Tangannya sibuk menggunting plastik hitam itu. Ia sudah tidak sabar untuk menikmati lolipop yang ia pesan seminggu yang lalu. Seharusnya paket itu tiba dua hari yang lalu. Namun, karena ada masalah pada proses pengiriman, paketnya baru tiba hari ini. Sepanjang hari ini, Reiki begitu gelisah. Kemarin malam, hari terakhir ia menikmati makanan manis itu.

"Ya, mungkin aja mereka belum tahu kalau kamu kecanduan sama lolipop," ujar Clevo tanpa menoleh. Ia meraih remot di meja, mengganti siaran karena acara yang ia tonton telah usai.

"Atau gimana kalau kita taruhan? Kalau kamu bisa dapetin cewek yang bisa terima kamu apa adanya, Kakak akan belikan kamu lolipop selama sebulan penuh," tambah Clevo. Kali ini, pandangannya beralih pada adiknya yang kini sudah menikmati isi paketnya.

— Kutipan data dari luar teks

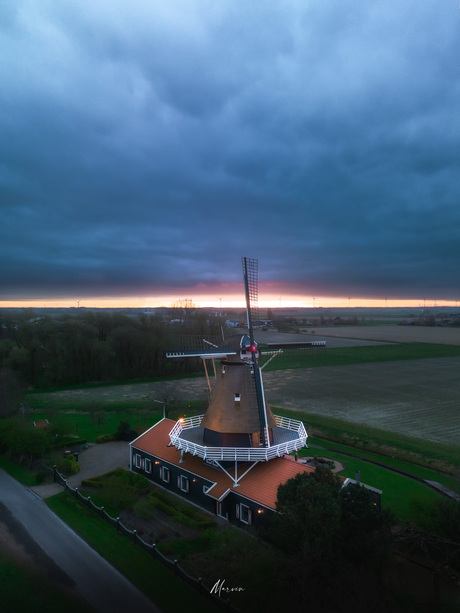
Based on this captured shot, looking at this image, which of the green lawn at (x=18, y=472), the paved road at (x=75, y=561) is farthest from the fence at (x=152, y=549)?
the green lawn at (x=18, y=472)

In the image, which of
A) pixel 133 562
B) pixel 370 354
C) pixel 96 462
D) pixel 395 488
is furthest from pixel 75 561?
pixel 370 354

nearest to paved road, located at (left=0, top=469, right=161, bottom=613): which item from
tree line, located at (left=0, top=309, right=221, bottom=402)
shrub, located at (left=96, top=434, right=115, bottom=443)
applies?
shrub, located at (left=96, top=434, right=115, bottom=443)

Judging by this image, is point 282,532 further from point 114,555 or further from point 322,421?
point 322,421

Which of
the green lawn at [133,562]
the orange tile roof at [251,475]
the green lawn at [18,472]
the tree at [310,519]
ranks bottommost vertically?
the green lawn at [133,562]

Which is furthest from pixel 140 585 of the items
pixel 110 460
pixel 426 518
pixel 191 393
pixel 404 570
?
pixel 191 393

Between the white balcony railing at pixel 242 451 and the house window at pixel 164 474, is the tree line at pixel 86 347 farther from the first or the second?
the white balcony railing at pixel 242 451

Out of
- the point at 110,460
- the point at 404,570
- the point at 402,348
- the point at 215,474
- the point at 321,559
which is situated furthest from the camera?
the point at 402,348

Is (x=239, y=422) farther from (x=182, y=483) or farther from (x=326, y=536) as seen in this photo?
(x=326, y=536)
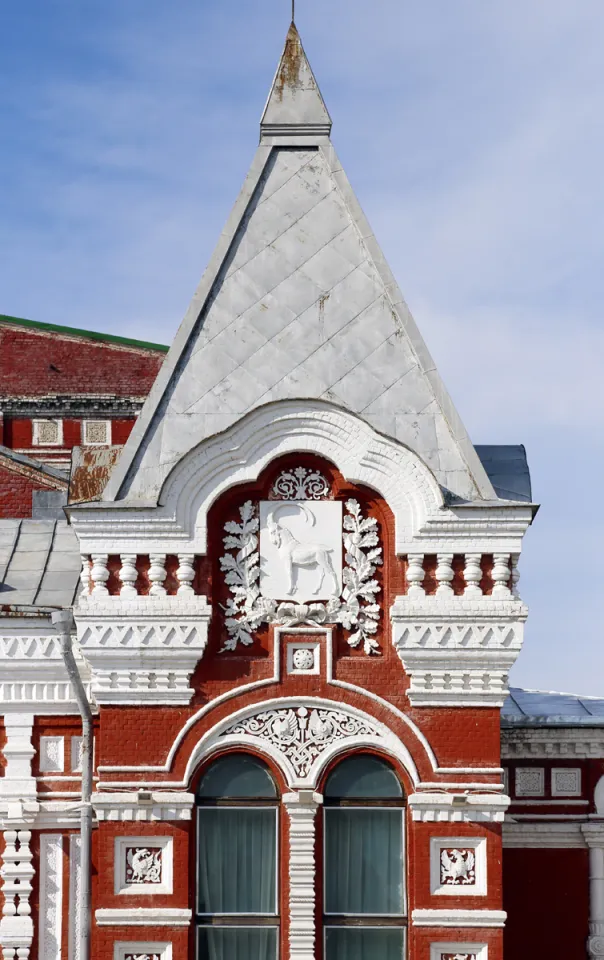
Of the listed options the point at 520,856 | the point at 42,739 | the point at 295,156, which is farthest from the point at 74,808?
the point at 295,156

Reiki bergumam, kemudian menarik tangkai lolipop dari mulutnya.

"Boleh. Tapi kalau Iki kalah?"

"Kamu harus berhenti makan lolipop selama sebulan."

Reiki terdiam sesaat. Ia menimbang-nimbang keuntungan dan risiko tantangan ini. Jika ia berhasil menakhlukkan seorang cewek, ia akan mendapat pasokan lolipop selama sebulan penuh. Namun, jika sampai gagal, ia harus berhenti menikmati si manis itu. Namun, tawaran lolipop sebulan penuh mematahkan kekhawatirannya.

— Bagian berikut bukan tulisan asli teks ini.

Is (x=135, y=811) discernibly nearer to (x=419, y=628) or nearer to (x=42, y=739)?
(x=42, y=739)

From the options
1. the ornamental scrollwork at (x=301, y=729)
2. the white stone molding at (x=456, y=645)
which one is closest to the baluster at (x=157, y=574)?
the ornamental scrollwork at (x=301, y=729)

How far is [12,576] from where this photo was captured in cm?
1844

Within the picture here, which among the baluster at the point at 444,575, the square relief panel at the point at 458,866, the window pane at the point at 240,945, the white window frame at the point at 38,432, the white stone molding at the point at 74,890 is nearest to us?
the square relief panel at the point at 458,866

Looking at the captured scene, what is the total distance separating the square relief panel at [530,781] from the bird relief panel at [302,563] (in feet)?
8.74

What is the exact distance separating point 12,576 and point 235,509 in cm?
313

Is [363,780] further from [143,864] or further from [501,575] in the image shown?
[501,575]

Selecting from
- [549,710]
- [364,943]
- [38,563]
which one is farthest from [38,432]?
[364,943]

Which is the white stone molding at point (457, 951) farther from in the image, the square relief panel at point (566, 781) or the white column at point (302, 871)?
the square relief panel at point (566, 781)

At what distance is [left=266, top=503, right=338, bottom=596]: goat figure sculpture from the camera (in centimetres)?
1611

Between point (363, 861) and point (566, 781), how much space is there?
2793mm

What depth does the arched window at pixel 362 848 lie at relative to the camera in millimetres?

"Oke. Deal," jawab Reiki lantang.

Mereka berjabat tangan sebagai bukti kalau kesepakatan sudah ditetapkan.

Reiki mengangkat kotak berisi lolipop di meja, kemudian meremas plastik pembungkus paket. Ia berdiri, hendak membuang sampah ke dapur saat Clevo menanyainya perihal kebiasaan yang bahkan tak sadar sudah jarang ia lakukan.

"Belakangan ini kamu kok udah jarang keluar malam?"

Reiki menoleh, sekali lagi menarik lolipop di mulutnya.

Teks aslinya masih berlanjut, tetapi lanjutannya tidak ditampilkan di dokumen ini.